As evening arrives, our camera crew grabs a quick shot of the ship on the tarmac -- nicely framed with the late summer sun setting behind the main rotors. But before we can fold the tripod, Gainey and Dodds come hustling toward us from the hangar. The roar of the turbine means its showtime!

Trooper-One is responding to assist volunteer firefighters and marine patrol personnel in North East, Maryland, where a systematic search for a boater in distress has been initiated in the northern Chesapeake Bay. The report is for a boat out of fuel, and its operator, a diabetic, out of insulin. He's said to be shocky.

The sun has already set behind the Western Maryland mountains, so the crew of Trooper-One bring out the neat hardware. Dodds remotely operates a Forward Looking Infra Red (FLIR) combing the waters west of Perryville point. During SAR Ops like this one, the FLIR allows the crew to "see" the victim's "heat signature" even in total darkness.

Just a few years ago, this mission would have been likened to finding a needle in a haystack. But within 10 minutes, the crew locates the boater/patient, who's hung his 24 foot "party barge on a sandbar near the mouth of the Susquehanna River. Fire and Rescue marine units are directed in, and the patient is moved to a Delaware State Police Bell-407, which was directed to the scene while returning from Baltimore’s Johns Hopkins University Hospital. Mutual aid in outerspace. . .so very, very cool.

Medics On Patrol

As Gainey swings the ship into a gentle turn toward the southwest, Dodd answers a radio call -- this one for an injured patient near the Pennsylvania State line. A brightly lit football field makes an ideal Landing Zone for the crew of Trooper One.

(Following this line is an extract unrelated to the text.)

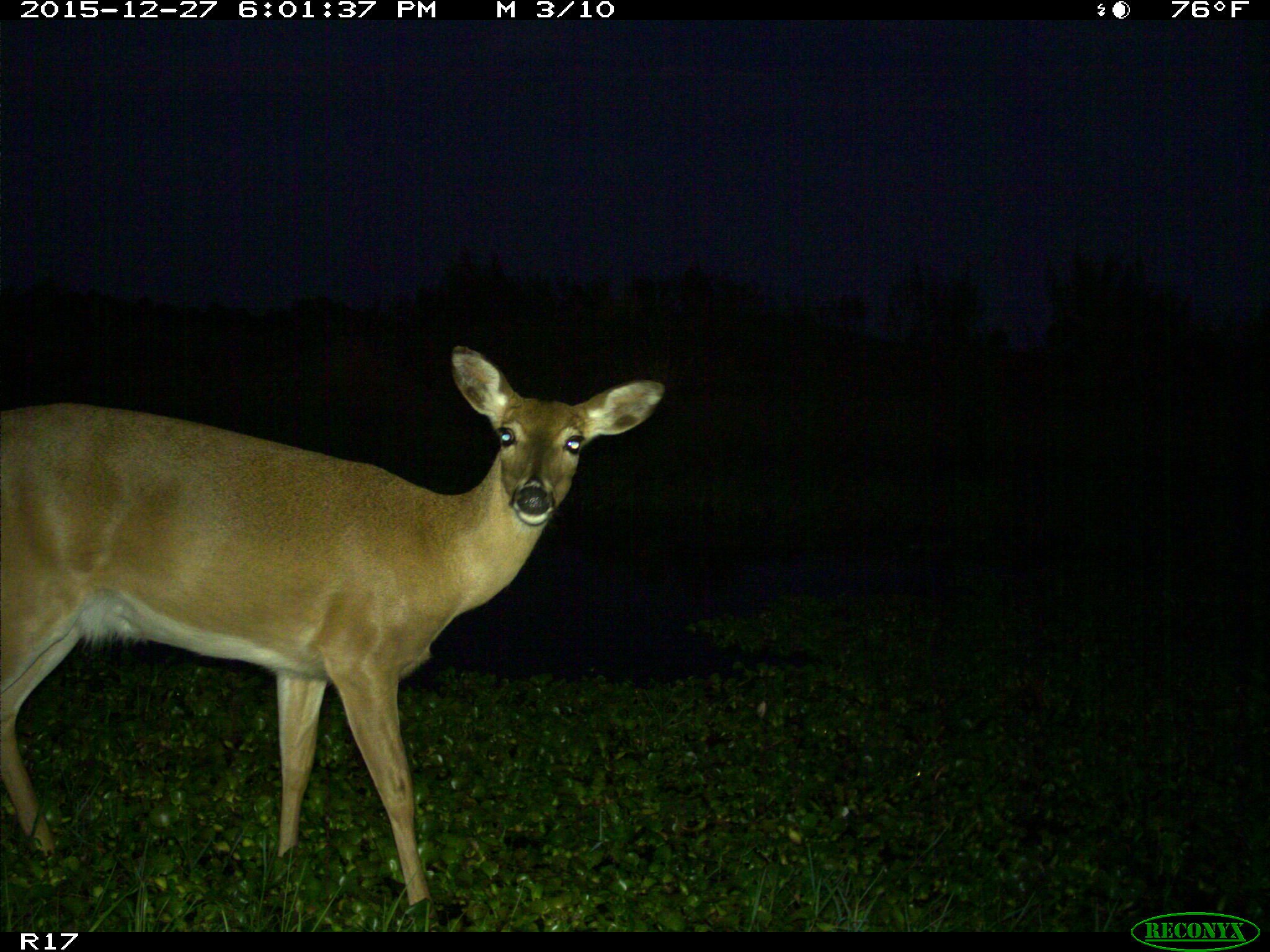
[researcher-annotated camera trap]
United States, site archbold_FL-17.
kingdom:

For the spectators, an unexpected half-time show unfolds as the powerful Aerospatiale "touches down" on the field. It's first down at the 20 yard line as the well-rehearsed MedEvac takes place.

The only surprise is the patient. She's a cheerleader who fell victim to a sideline stunt gone horribly wrong. The 17 year old fell from the top of a human pyramid and has suffered a ghastly compound fracture to her leg. Not the expected patient in this case, but in this business you quickly learn to expect the unexpected.

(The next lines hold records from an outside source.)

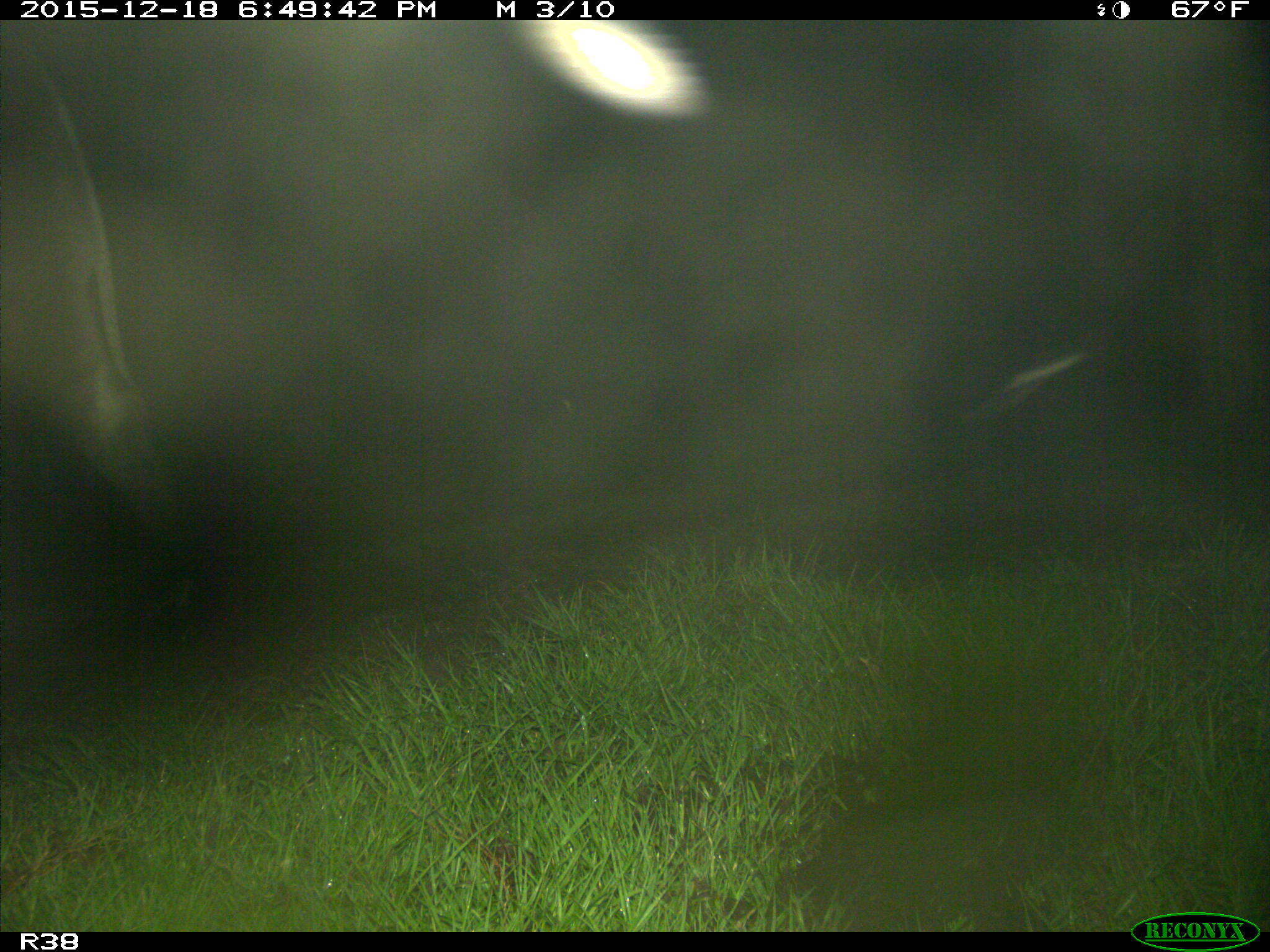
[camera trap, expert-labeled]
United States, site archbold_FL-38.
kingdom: Animalia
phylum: Chordata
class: Mammalia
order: Artiodactyla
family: Bovidae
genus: Bos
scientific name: Bos taurus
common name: domestic cow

As we lift off toward Baltimore and definitive health care, the cheerleader is screaming at the top of her lungs. Following protocol, Dodds administers what seems to be an extraordinary dose of morphine, but the teen screams even louder. Dodds lowers his head to her face, and his look of concern is quickly replaced by a full-face grin. He keys his mic.

It's not the pain,' he laughs, 'she's afraid of flying."

Within 15 minutes were landing at University of Maryland Shock-Trauma, where this frightened cheerleader will receive some of the best hospital care in the country. Just another in the several thousand emergency medical sorties that MSP aviation personnel will attend this year.